=== Aufgabe 1 ===
Ändere im Text über Mozart das Wort „Podest“ in „Sockel“ und gib die Stelle ab den Worten „Ein solches Gespräch“ wieder; höre nach „Wolfgang, sondern Mozart.“ auf.
=== Aufgabe 2 ===
Beantworte zum Text über Mozart diese Fragen:
(a) Wie heißt der englische Dramatiker, der ein Schauspiel über Mozart und Salieri verfasst hat?
(b) An welchem Hof weilte Joseph Haydn sehr lange?
(c) Wer ist Mozart in Gedanken für die sprechende Person, wenn er nicht Wolfgang ist?

=== Vorgegebener Text ===
Ein solches Gespräch beginnt ja schon mit der Frage: Wie soll ich Sie ansprechen? Darf ich »Du« sagen? Vielleicht lieber nicht. Ich fühle mich zwar Ihrer Musik eng verbunden, aber dennoch: Sie bleiben auf einem Podest, in Gedanken sind Sie also für mich nicht Wolfgang, sondern Mozart.
Und doch: Darf ich einen Augenblick lang sehr persönlich werden? Wollen Sie wissen, wie ich Sie mir vorstelle? Es gab und gibt ja so viele Mozart-Bilder über die Jahrhunderte – teilweise wird einem ein artiges Rokoko-Wolferl gezeigt, teilweise sieht man ein exaltiertes Genie. Rund 200 Jahre nach Ihrem Tod hat ein englischer Dramatiker namens Peter Shaffer ein Schauspiel über Sie und Salieri verfasst, das sehr erfolgreich verfilmt wurde. – »Verfilmt wurde«: Ich erkläre Ihnen später, was das bedeutet –, jedenfalls war das ein fast karikaturhafter, wilder Mozart, ein Kind des ausgehenden 20. Jahrhunderts. Wie aber waren Sie wirklich? Für mich müssen Sie ein ungemein ungeduldiger Mensch gewesen sein. Wie sollte es denn auch anders sein? Wenn man bedenkt, wie unglaublich viele Werke Sie in so kurzer Lebenszeit verfasst haben, dazu die zahlreichen Reisen quer durch Europa – um das alles in ein Leben zu packen, da muss man hyperaktiv sein, extrem geschäftig, ungeduldig. Und es stand schon auch, wenn man Ihren Briefen glauben darf, ein Sinn für Kariere dahinter. Im Gegensatz zu anderen, wie Joseph Haydn, der sehr lange am Esterhazy’schen Hof weilte, waren Sie weniger sesshaft und blieben bei keinem sehr lange. Immer trieb es Sie weiter; da war durchaus auch Ehrgeiz dahinter, oder?

=== Datenauszug ===

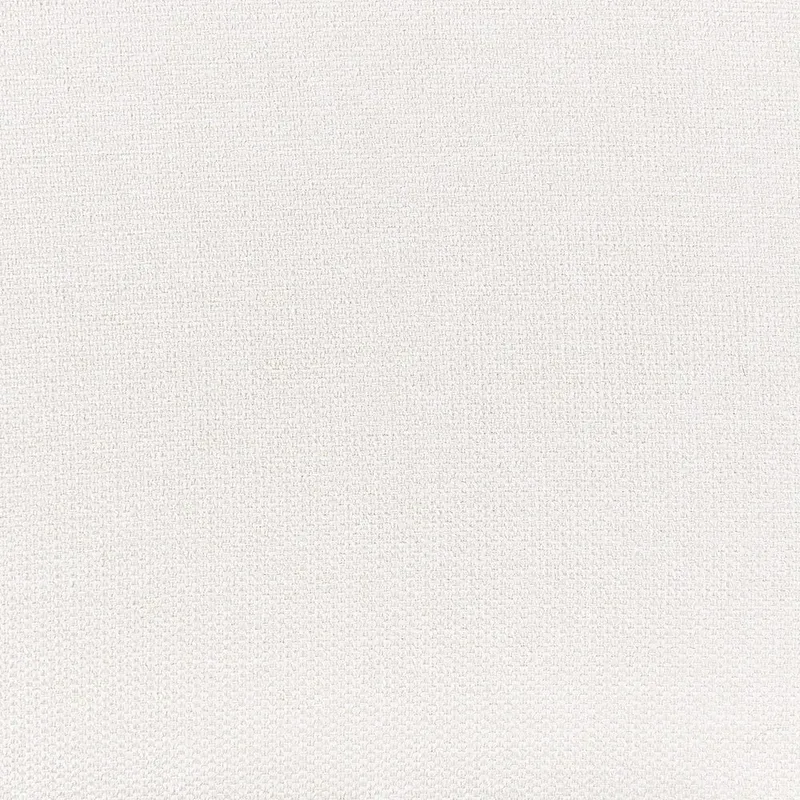 Hörnsoffa Mariferd - Beige, svart, mörkt trä/Vänstervänd - Möbler - Soffa - Hörnsoffa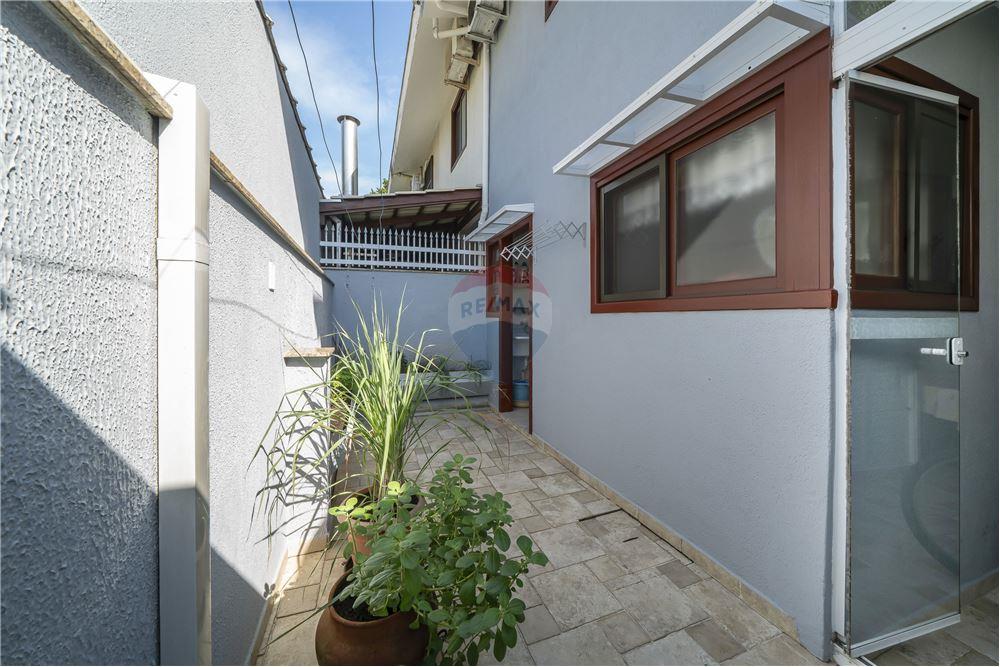 Apartamento - Venda - Bombinhas , Santa Catarina - 14 - 590551008-26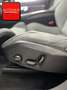 Volvo XC90 B5 INSCRIPTION AWD 7SITZ+AHK+STANDHZG+MEMO+ Blau - thumbnail 14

=== Schriftliche Antwort 1 ===
Ein solches Gespräch beginnt ja schon mit der Frage: Wie soll ich Sie ansprechen? Darf ich »Du« sagen? Vielleicht lieber nicht. Ich fühle mich zwar Ihrer Musik eng verbunden, aber dennoch: Sie bleiben auf einem Sockel, in Gedanken sind Sie also für mich nicht Wolfgang, sondern Mozart.

=== Schriftliche Antwort 2 ===
(a) Peter Shaffer
(b) Am Esterhazy’schen Hof
(c) Mozart